Keputusan tegas ini diambil pemerintah guna memberikan kepastian bahwa insiden serupa tidak akan menimpa peserta internship lainnya di masa depan.
"Kami tidak mau lagi terjadi dr Myta, Myta berikutnya," tegas Yuli Farianti, Direktur Jenderal SDM Kemenkes RI.
Yuli menambahkan bahwa pengawasan ketat akan diberlakukan secara nasional untuk seluruh wahana yang dijadwalkan menerima peserta pada periode Mei mendatang.
"Saya akan membagi pengawasan terkait dengan investigasi seluruh wahana dan wahana yang akan dipakai di bulan Mei ini," kata Yuli Farianti, Direktur Jenderal SDM Kemenkes RI.
Evaluasi internal menunjukkan adanya kendala pada pelaporan Komite Internship Kedokteran Indonesia (KIKI) di tingkat pusat maupun provinsi. Dokter pendamping yang seharusnya mencatat setiap perkembangan selama program berlangsung dinilai tidak menjalankan fungsinya dengan optimal.
"Nah ini kemarin di pendamping pun yang seharusnya melaporkan setiap tiga bulan, bagaimana progress dan sebagainya, itu KIKI provinsi tidak tahu. Kejadian ini pun KIKI provinsi tidak tahu," kata Yuli Farianti, Direktur Jenderal SDM Kemenkes RI.

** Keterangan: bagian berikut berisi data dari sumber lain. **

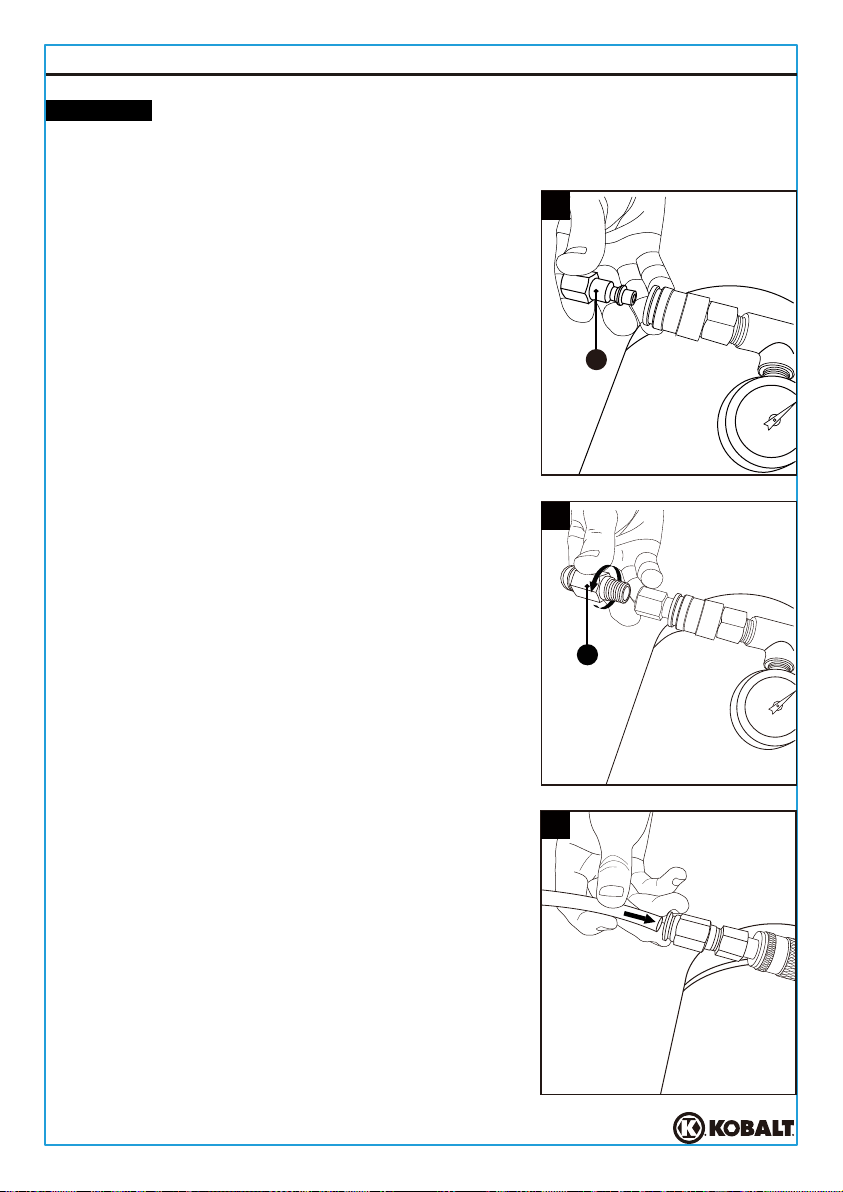 KOBALT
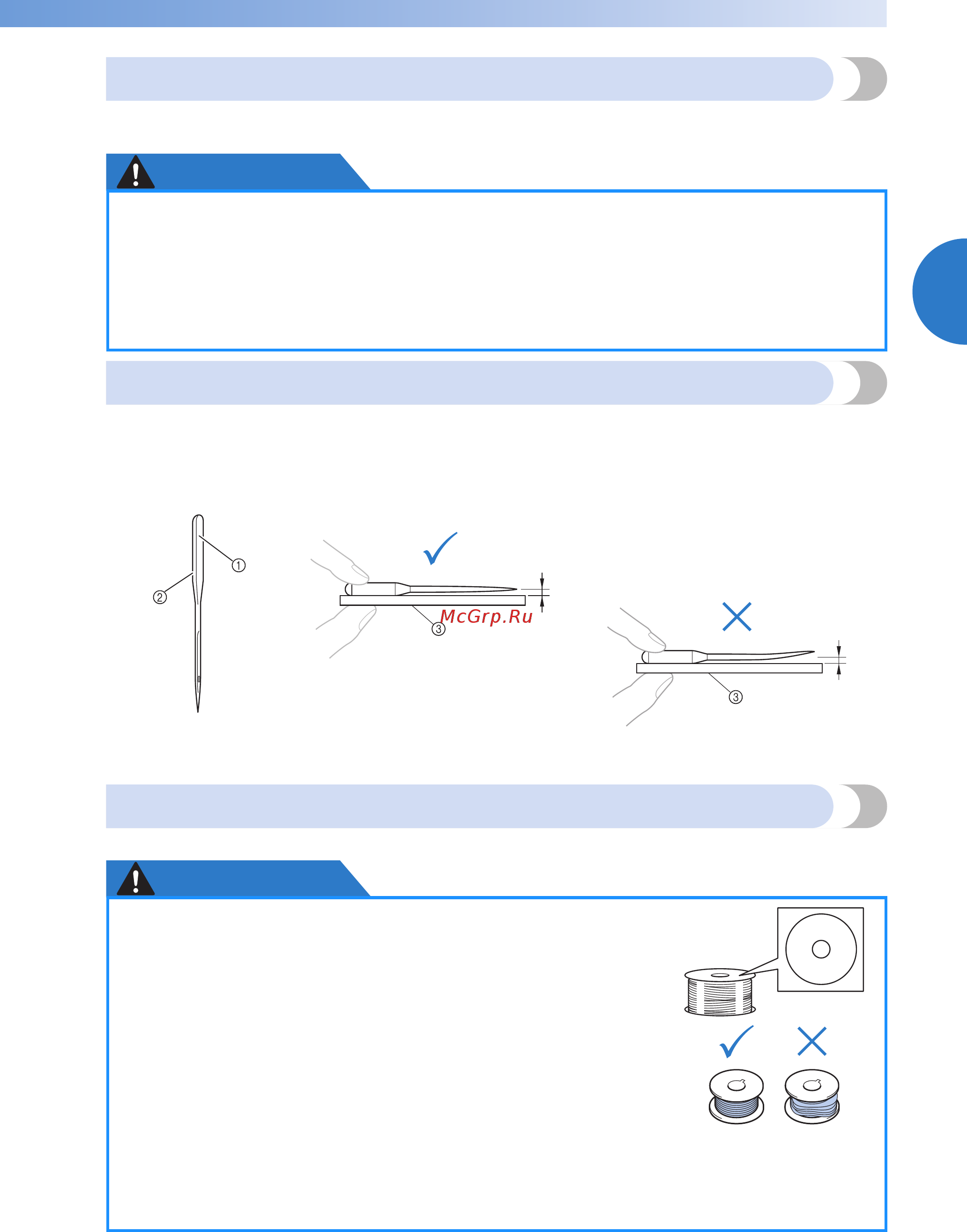 ①
②
③
McGrp.Ru
③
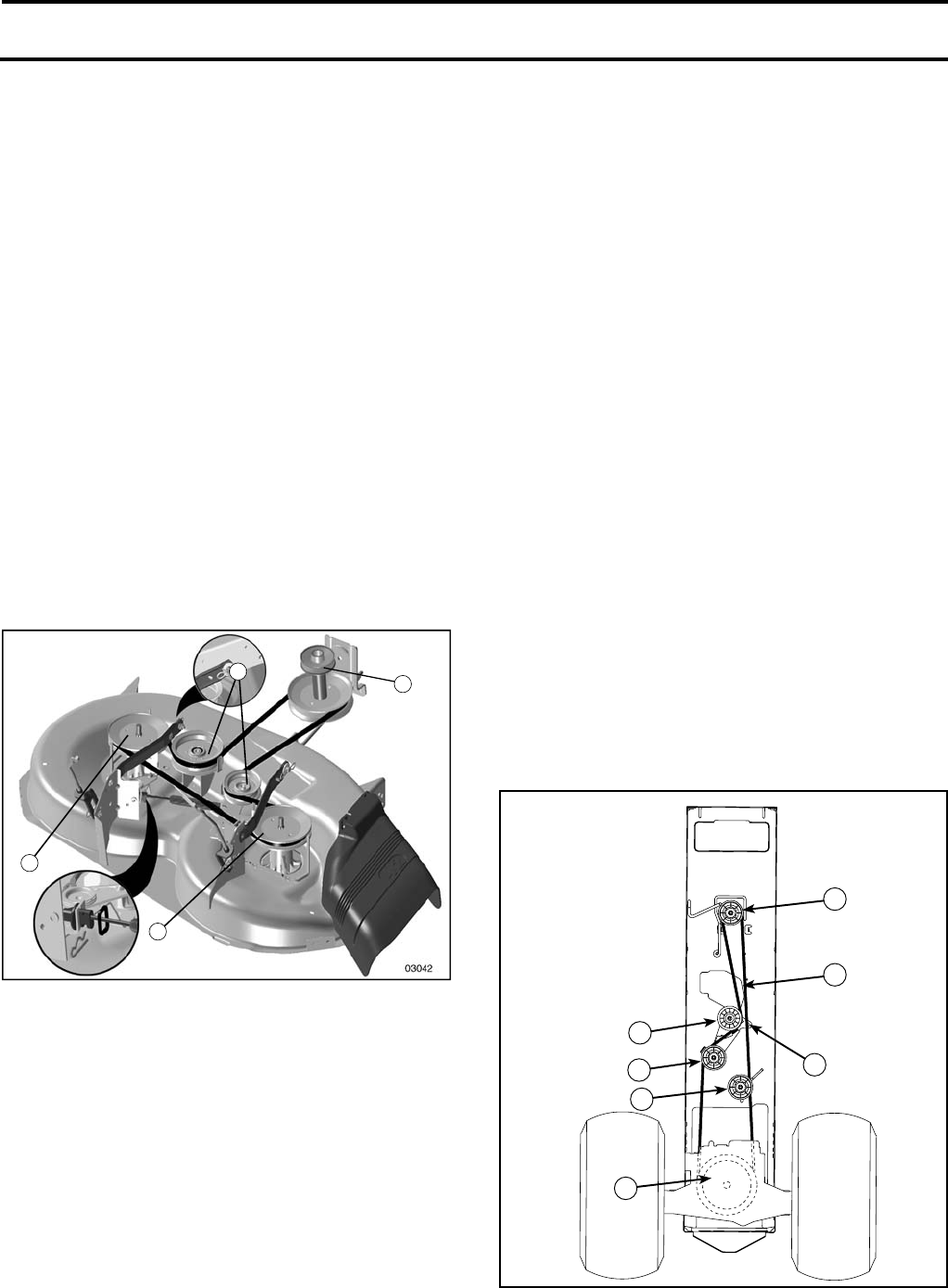 03042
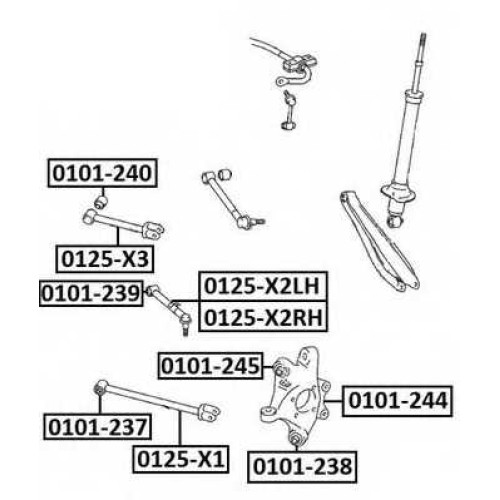 0101-240

0125-X3

0101-239

0125-X2LH

0125-X2RH

0101-245

0101-244

0101-237

0125-X1

0101-238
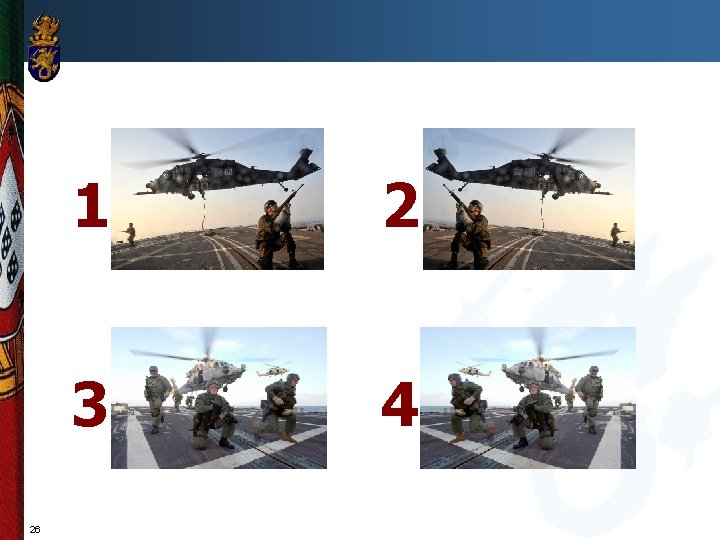 1

2

3

4

26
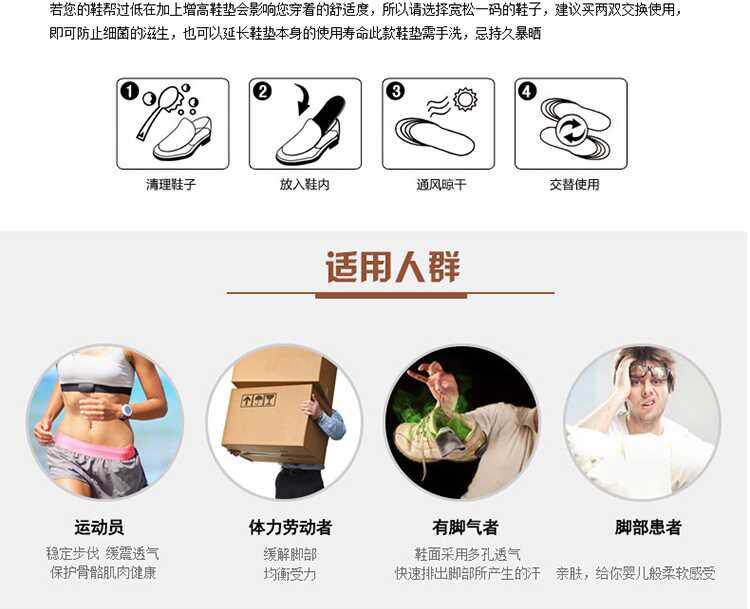 若您的鞋帮过低在加上增高鞋垫会影响您穿着的舒适度，所以请选择宽松一码的鞋子，建议买两双交换使用，即可防止细菌的滋生，也可以延长鞋垫本身的使用寿命此款鞋垫需手洗，忌持久暴晒

1 清理鞋子
2 放入鞋内
3 通风晾干
4 交替使用

适用人群

运动员
稳定步伐 缓震透气
保护骨骼肌肉健康

体力劳动者
缓解脚部
均衡受力

有脚气者
鞋面采用多孔透气
快速排出脚部所产生的汗

脚部患者
亲肤，给你婴儿般柔软感受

Menanggapi kelemahan pengawasan tersebut, Menteri Kesehatan Budi Gunadi Sadikin mengusulkan sistem pengaduan daring secara langsung. Skema ini diharapkan mampu meniru efektivitas pelaporan kasus perundungan pada Program Pendidikan Dokter Spesialis (PPDS).
"Itu cara mengawasinya yang lebih baik. Kenapa? Karena peserta itu bisa mengajukan sendiri," beber Budi Gunadi Sadikin, Menteri Kesehatan RI.
Melalui sistem ini, setiap laporan yang masuk dari peserta di lapangan dapat langsung dipantau dan ditindaklanjuti oleh Inspektorat Jenderal Kemenkes.